Tbh there’s also the growing real need to specify that you’re talking about a GNU userland. At this point it’s not very rare to see Busybox and the many others that exist mentioned while googling for things.
Conversely, if you get a root shell on an Android device and muck around for a bit, it feels very, very different from your typical Linux desktop or server. (Which only proves your point.)
Why not? Some variants of embedded Linux distros have graphic server (Wayland), init system, libc, and toolset (busybox), in their name. It's faster to sort out irrelevant ones.
I used Void/musl as the daily driver for a while; but I switched to the GNU libc version as I had to run VirtualBox for my (at the time new) job, and that doesn't work with musl libc (or perhaps it does with some workarounds/chroot/whatnot, but I couldn't be bothered).
There are some other things that won't work out-of-the-box either; such as the whole Widevine thing, or most Linux games from GOG.com.
None of this is musl's fault of course; but in general I found that for me, personally, running Void/musl on the desktop was too much effort with not enough benefit. I'm not a huge fan of GNU's libc, but it does work quite well overall.
I do use Alpine on my servers, and haven't had any issues there.
Only almost everything of the programs (ls, grep, bash, gcc, etc). Linux is just the kernel. Stallman lead development of most of the shell environment you use today.
what people call "Linux" is much more "GNU" (system tools, commands, shell, system programms, libraries, stadards, conventions) and less "Linux" (only the kernel).
Honestly I think this is probably like 90% of the reason Linux won the naming war to describe open-source Unix-like systems.
You can tell people your startup's web-servers are running on Linux, a new open-source OS written by a guy named Linus, and the conversation stops there, or you can tell them they're running on the guh-nu, or maybe it's just "nu", OS, and depending on which pronunciation you have chosen either start with a bit of the "Who's on first" routine where you try to explain "no, the name of the OS is new" or dive right into explaining that the answer to the question "Well, if guh-new is not Unix, what is it?" is Unix, and in either case your investors have already decided to pass on your company because you made them feel stupid and not in the way that made them think you were smart.
That's a bit of an exaggeration; Xorg isn't GNU, neither is Firefox, or a lot of other desktop and server applications and programming environments beyond gcc.
It also depends heavily on the machine; if you use GNOME then you've got another big chunk of GNU in there, but in my case the only major part that I actually use frequently is GNU libc, a subset of the GNU coreutils (which I'd very much like to replace with something better by the way), and maybe a few others libraries left or right used by some applications.
But beyond that it's just occasional stuff (GIMP for example).
On my Alpine Linux servers I'm not sure if there's any GNU.
It also depends heavily on the machine; if you use GNOME then you've got another big chunk of GNU in there, but in my case the only major part that I actually use frequently is GNU libc, a subset of the GNU coreutils (which I'd very much like to replace with something better by the way), and maybe a few others libraries left or right used by some applications.
Isn't GNOME independent from GNU nowadays, it has its own foundation?
I'm not sure; it's listed on the GNU website but https://www.gnu.org/software/gnome/ redirects to gnome.org, and I can't find GNU mentioned on gnome.org at all.

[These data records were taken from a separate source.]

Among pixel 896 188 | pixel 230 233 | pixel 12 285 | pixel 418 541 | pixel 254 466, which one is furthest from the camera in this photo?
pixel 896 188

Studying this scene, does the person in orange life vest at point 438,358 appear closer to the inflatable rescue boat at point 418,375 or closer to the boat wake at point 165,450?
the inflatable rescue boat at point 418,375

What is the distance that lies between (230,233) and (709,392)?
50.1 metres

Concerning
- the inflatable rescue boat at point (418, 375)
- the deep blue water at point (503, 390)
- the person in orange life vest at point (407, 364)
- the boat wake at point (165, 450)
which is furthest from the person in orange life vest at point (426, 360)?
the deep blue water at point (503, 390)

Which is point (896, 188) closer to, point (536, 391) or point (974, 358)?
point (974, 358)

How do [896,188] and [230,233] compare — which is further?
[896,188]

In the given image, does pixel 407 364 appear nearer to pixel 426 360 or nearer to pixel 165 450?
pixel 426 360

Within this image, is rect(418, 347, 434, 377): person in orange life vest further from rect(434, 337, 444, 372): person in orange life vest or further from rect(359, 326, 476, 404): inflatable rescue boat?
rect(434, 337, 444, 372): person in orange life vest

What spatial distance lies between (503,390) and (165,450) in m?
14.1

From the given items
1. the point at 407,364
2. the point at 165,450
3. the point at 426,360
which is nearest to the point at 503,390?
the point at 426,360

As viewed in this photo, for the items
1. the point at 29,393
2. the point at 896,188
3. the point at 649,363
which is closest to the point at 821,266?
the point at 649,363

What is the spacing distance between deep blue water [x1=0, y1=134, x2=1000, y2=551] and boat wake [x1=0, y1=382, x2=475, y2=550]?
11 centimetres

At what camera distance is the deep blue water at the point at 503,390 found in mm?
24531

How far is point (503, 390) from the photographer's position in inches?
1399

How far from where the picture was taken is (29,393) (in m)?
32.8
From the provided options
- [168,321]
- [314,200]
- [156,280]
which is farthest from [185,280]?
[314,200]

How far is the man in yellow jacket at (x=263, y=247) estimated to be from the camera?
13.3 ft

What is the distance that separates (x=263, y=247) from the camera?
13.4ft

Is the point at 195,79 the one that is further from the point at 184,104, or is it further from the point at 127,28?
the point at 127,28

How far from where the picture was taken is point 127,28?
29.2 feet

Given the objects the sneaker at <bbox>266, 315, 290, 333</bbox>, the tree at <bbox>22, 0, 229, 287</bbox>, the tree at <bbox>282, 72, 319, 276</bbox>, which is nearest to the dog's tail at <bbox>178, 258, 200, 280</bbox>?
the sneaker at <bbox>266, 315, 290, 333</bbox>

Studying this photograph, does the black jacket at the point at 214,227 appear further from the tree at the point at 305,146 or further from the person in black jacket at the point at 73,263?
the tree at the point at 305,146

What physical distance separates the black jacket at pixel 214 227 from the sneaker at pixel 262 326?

GNOME also has its own infrastructure. So yeah, any relationship between GNOME, GTK, and associated projects seems very weak at best, if it still exists at all.
The article doesn't answer how many, so I've counted.
It takes 1298 GNU/Linux users to change a light bulb.
Including the father of the first user, excluding the 6 that complained, and then complained again (they're counted only once). And also, assuming there's no overlap between all the groups, which is probably unrealistic.